Extracted information
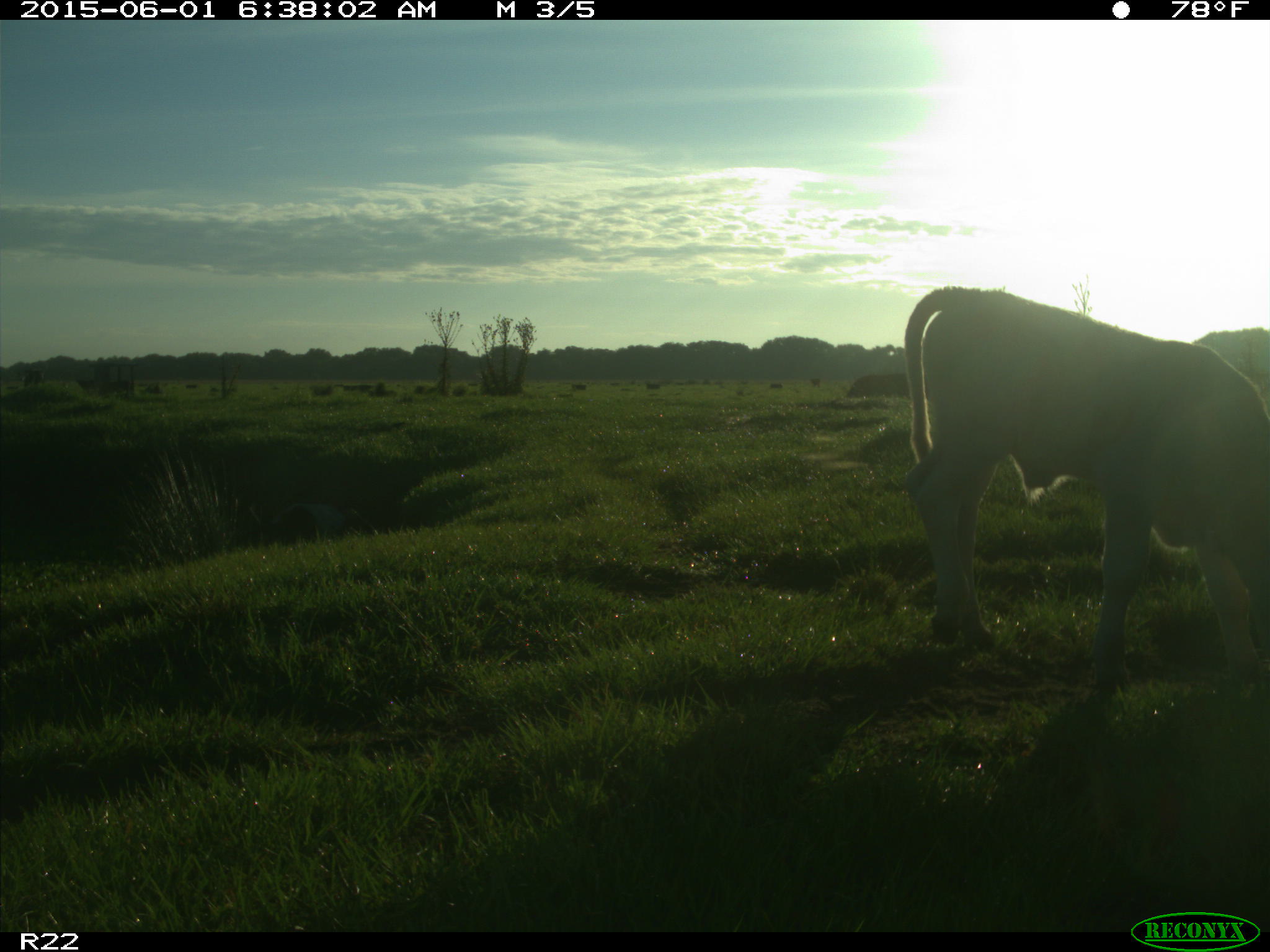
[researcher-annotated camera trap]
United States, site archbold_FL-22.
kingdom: Animalia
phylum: Chordata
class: Mammalia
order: Artiodactyla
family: Bovidae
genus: Bos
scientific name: Bos taurus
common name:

Work to complete
The expected answer is the lines from the one containing "kingdom: Animalia" through the end of the material, reproduced exactly with both ends kept.

Answer section
kingdom: Animalia
phylum: Chordata
class: Mammalia
order: Artiodactyla
family: Bovidae
genus: Bos
scientific name: Bos taurus
common name:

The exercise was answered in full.